I keep feeling that the title of this game should be Rad Rodgers and the…something. I mean, if you are going to reference what would appear to be Buck Rodgers, you should end with some kind of joke like “and the 24th and a 1/2 century”. Anyway, Rad Rodgers is essentially an average game, and if it wasn’t for the modern-day graphics, it would have been pretty average if it was released in the time it was satirizing: the nineties.
Rad Rodgers starts out with a cutscene that describes the main character who lives in the nineties, and he is playing video games until his mother tells him to go to bed. Then he pretty much gets sucked into a video game like Captain N or something. Yeah, I don’t know how many will get that reference, but you have to be a nineties kid to get it.

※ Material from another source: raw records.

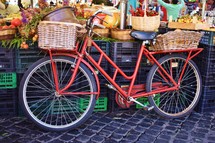 red bicycle at a market 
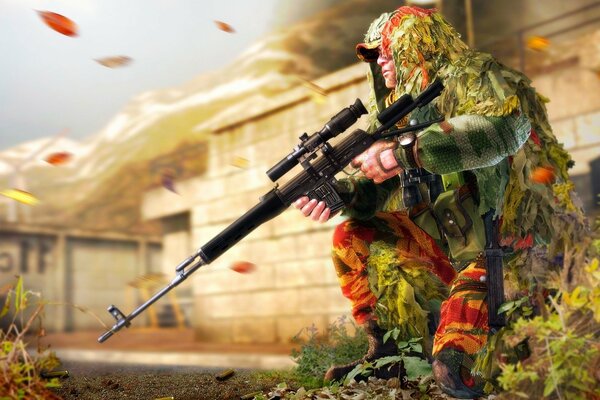 A sniper with a rifle disguised as an autumn bush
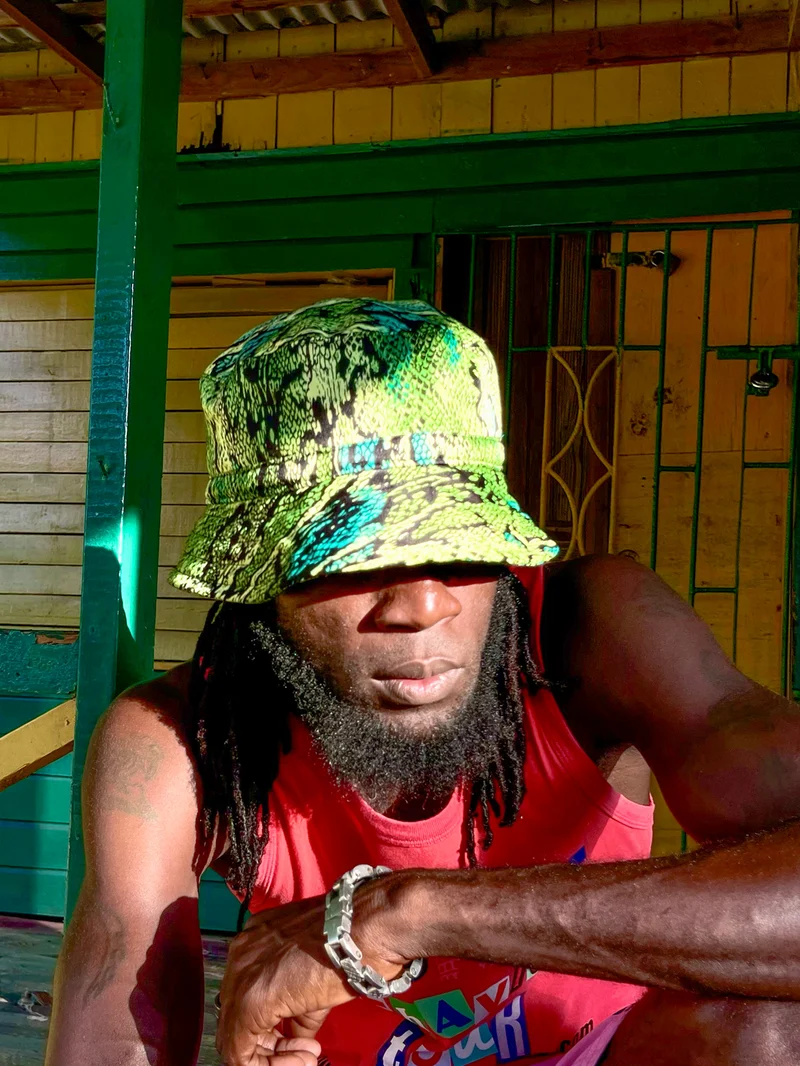 Front portrait of a model in a snakeskin-print bucket hat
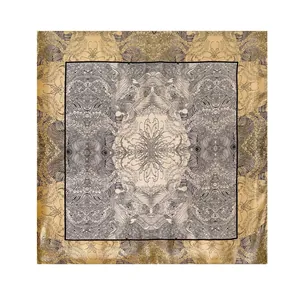Detail of luxury silk square scarf featuring champagne gold borders and phoenix patterns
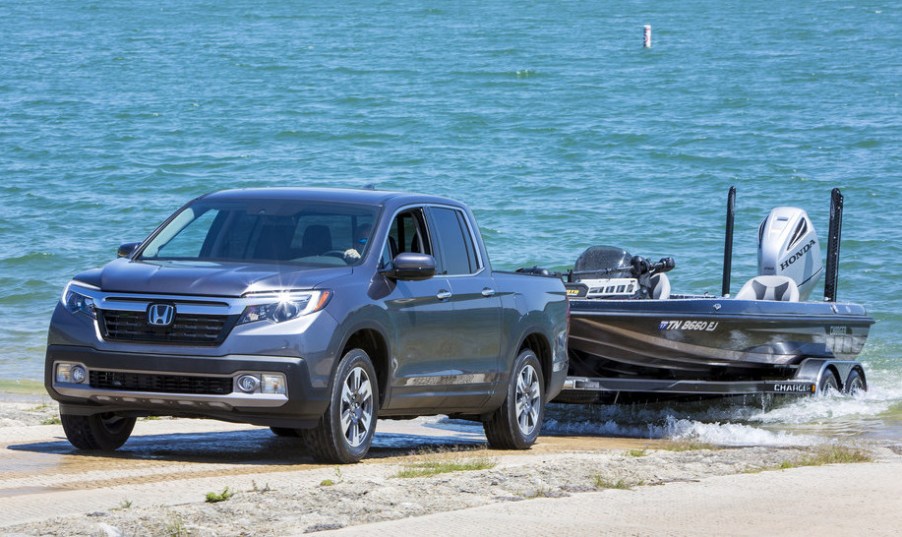 A gray 2020 Honda Ridgeline towing a boat through sand.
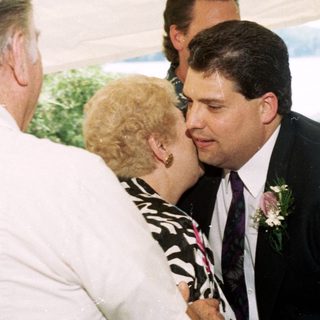Wedding ceremony with groom kissing bride's cheek.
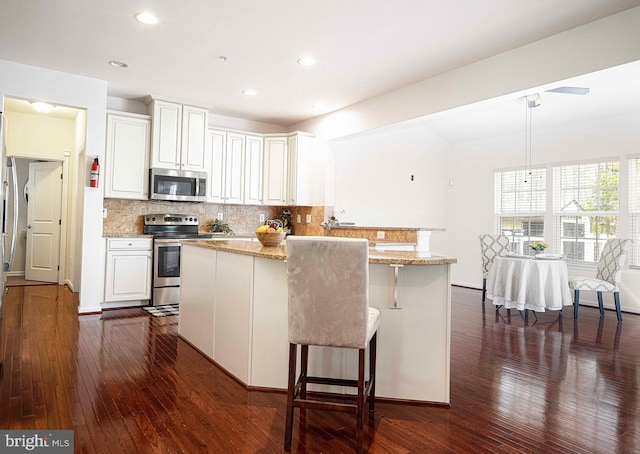 kitchen with dark wood finished floors, light stone counters, backsplash, and stainless steel appliances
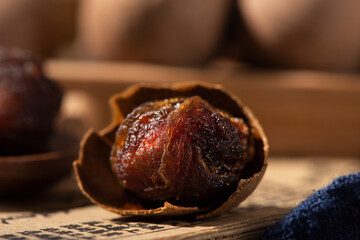 Dry Longan in a wood background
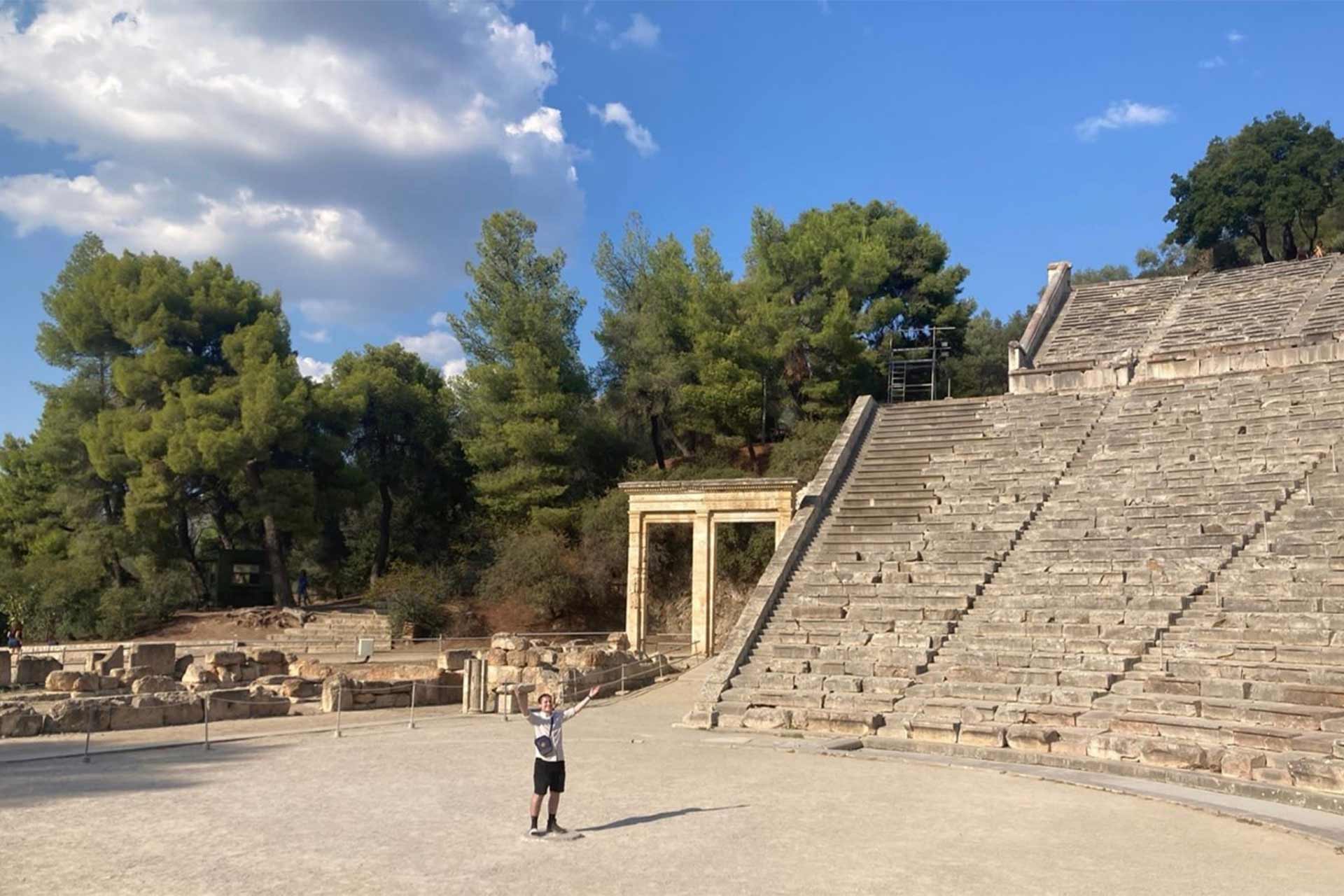 A man standing at a distance next to a large ancient structure in a sandy dry landscape.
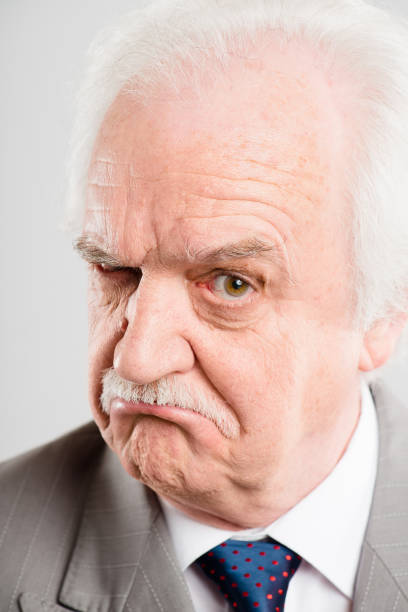 istock Shot of a senior man standing alone in the studio and looking skeptical 1387643496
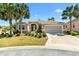 Well-maintained front yard with lush landscaping leads to a charming single-story home at 1797 Pamplico Ct, The Villages, FL 32162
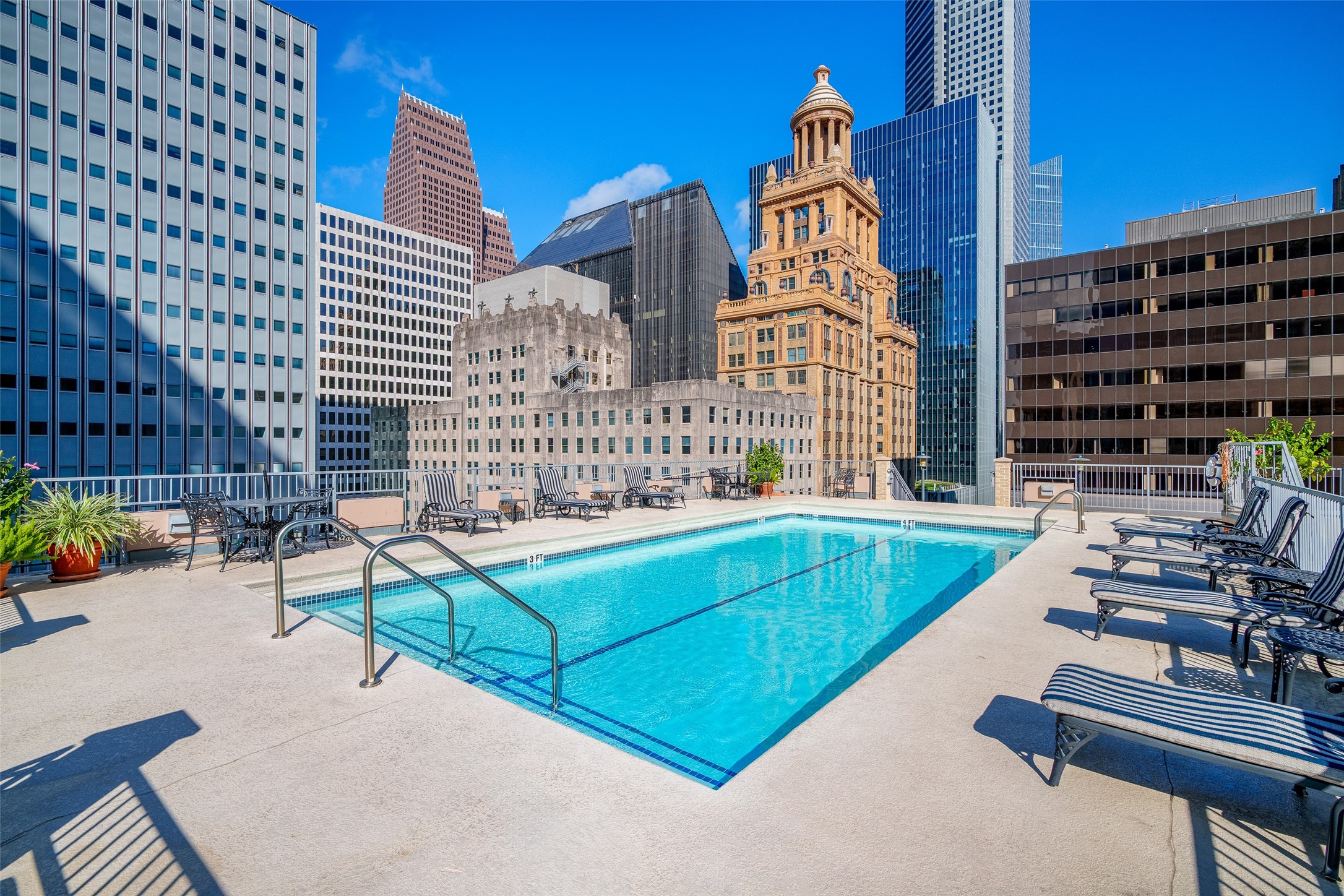 914 Main Street, Unit 1902 Houston, TX 77002 - Photo 25 of 32 a view of a balcony with two chairs and a potted plant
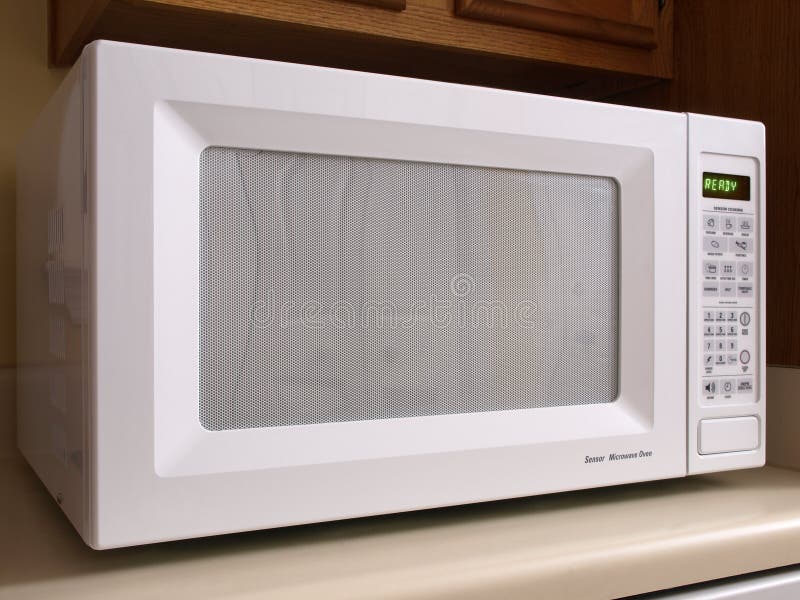White counter top Microwave oven front view. White counter top Microwave oven front view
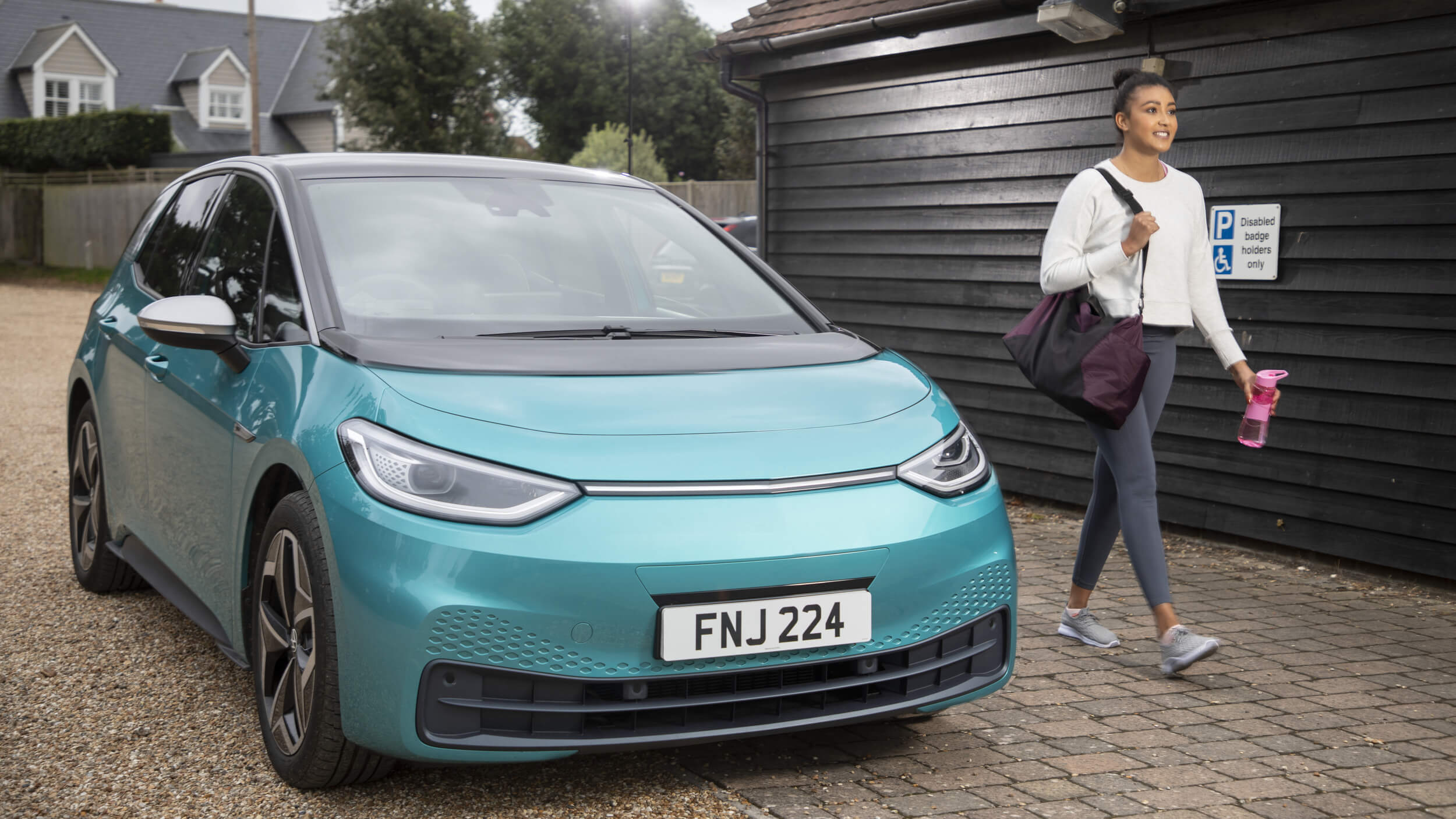 A turquoise electric car parked in front of a wooden building, with a woman carrying a gym bag and water bottle walking past.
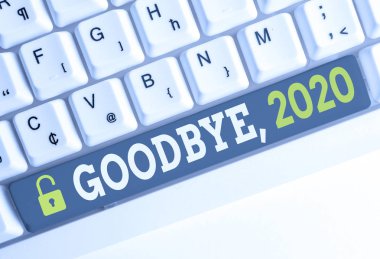 El yazısı metin Goodbye 2020. Kavram anlamı Yılbaşı Milestone Geçen Ay Kutlama Geçiş Beyaz pc klavye beyaz arka plan tuşu kopyalama alanı üzerinde boş not kağıdı ile.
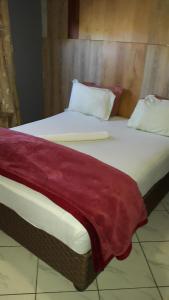 a large bed with a red blanket on it at Legacy Guest Lodge in Johannesburg +15 photos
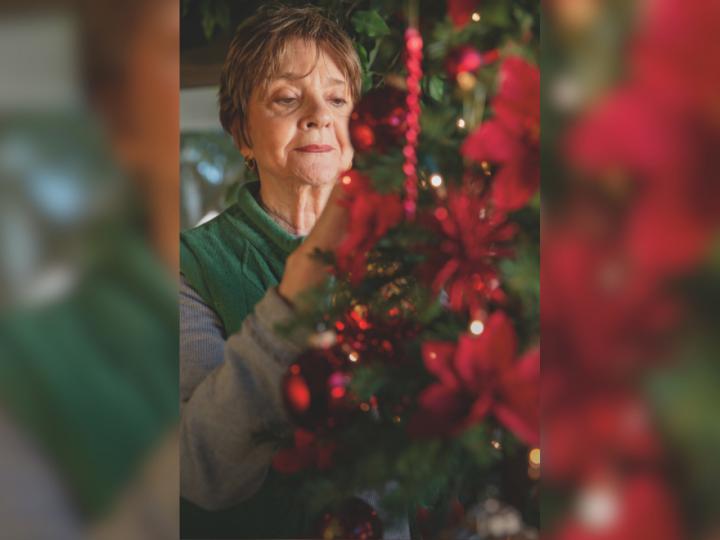 An older white woman with short brown hair places an ornament on a green Christmas tree with red decorations.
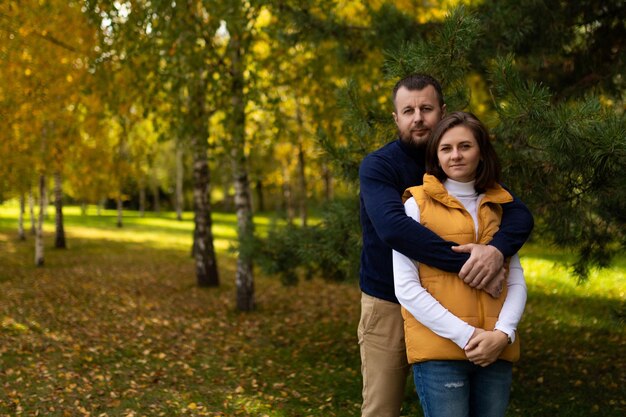 Happy classic traditional family hugging against autumn forest background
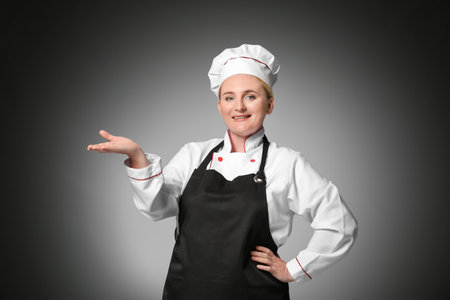 Mature female chef showing something on dark backgroundの写真素材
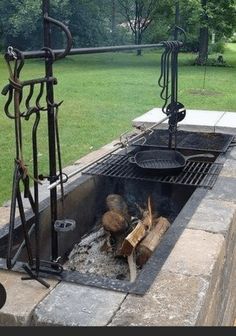 an outdoor fire pit made out of concrete blocks and steel bars with grilling tools on top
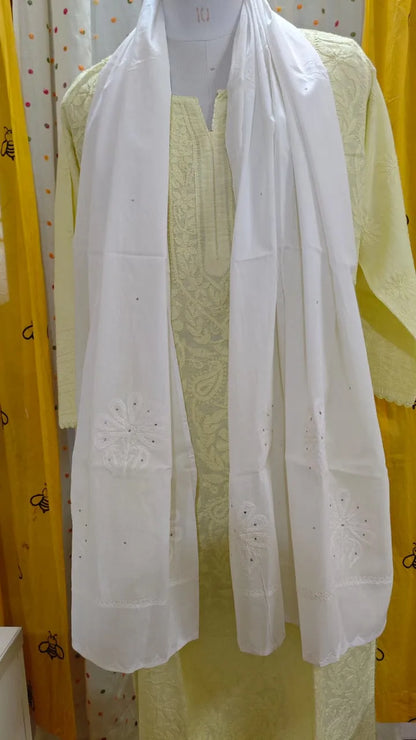 White embroidered scarf draped over a yellow garment with yellow curtains in the background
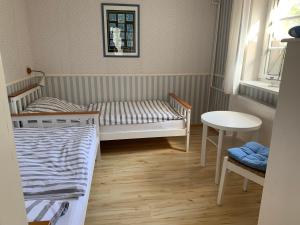 Postel nebo postele na pokoji v ubytování Pilars Fischwerk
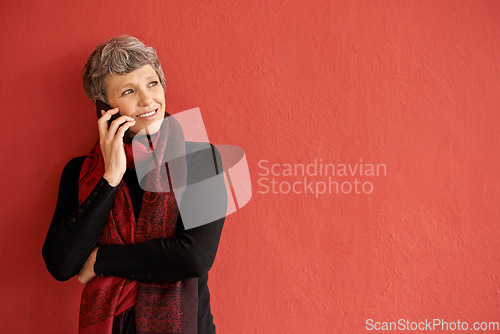 Image of Mature woman, phone call and smile by wall with space for mockup, communication and listen by red background. Senior lady, smartphone and think of idea in mock up for chat, networking and talking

Well I am not a nineties kid, but I will have to say that I can’t stand the intro to this, because the voice of the narrator. He just really cheers on the kid mouthing off to his mom and welcoming him into the video game world, conceivably forever. The narrator is this weird backpack while the main character runs, and the game is about platforms.
So you get to shoot things in the game, and the backpack can also smash things as well. You can also get yourself into new characters like Duke Nukem and others that you can see in the group photo above.
Yeah, there isn’t much to Rad Rodgers Radical Edition than a nostalgic plaforming feel, but honestly, it is still fun for that. I’ll go ahead and give it three out of five stars.